→ EXERCÍCIO PROPOSTO 1
Indique se cada afirmação concorda com o texto sobre a série True Detective, respondendo sim ou não e citando as palavras do texto que o comprovam: (a) a primeira temporada tem 8 episódios; (b) a segunda temporada dá continuidade à história da primeira; (c) os dois detectives investigam o crime durante 10 anos.
→ EXERCÍCIO PROPOSTO 2
Transcreva do texto sobre a série True Detective o trecho que vai desde "True Detective é" até "assassino em série.", inclusive.

True Detective é uma série norte-americana, cuja primeira temporada estreou em Janeiro de 2014, e conta com 8 episódios. A segunda temporada ainda está por estrear e não tem ligação com a primeira. Trata-se de uma série para adultos com cenas de violência e de alguma nudez – continuo a achar que muitos bons filmes ou séries não perderiam qualidade nenhuma, até pelo contrário, se não contivessem essas cenas menos próprias. O enredo anda em torno de dois detectives que ao longo de 20 anos investigam um crime hediondo no estado da Louisiana, nos Estados Unidos, cometido por um assassino em série.

→ DADOS REGISTADOS
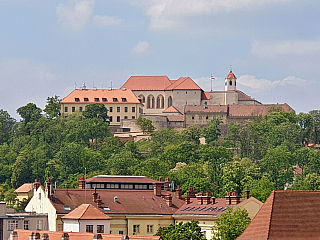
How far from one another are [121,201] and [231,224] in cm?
1625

→ RESPOSTA 1
(a) Sim: «cuja primeira temporada estreou em Janeiro de 2014, e conta com 8 episódios».
(b) Não: «não tem ligação com a primeira».
(c) Não: «ao longo de 20 anos investigam um crime hediondo».

→ RESPOSTA 2
True Detective é uma série norte-americana, cuja primeira temporada estreou em Janeiro de 2014, e conta com 8 episódios. A segunda temporada ainda está por estrear e não tem ligação com a primeira. Trata-se de uma série para adultos com cenas de violência e de alguma nudez – continuo a achar que muitos bons filmes ou séries não perderiam qualidade nenhuma, até pelo contrário, se não contivessem essas cenas menos próprias. O enredo anda em torno de dois detectives que ao longo de 20 anos investigam um crime hediondo no estado da Louisiana, nos Estados Unidos, cometido por um assassino em série.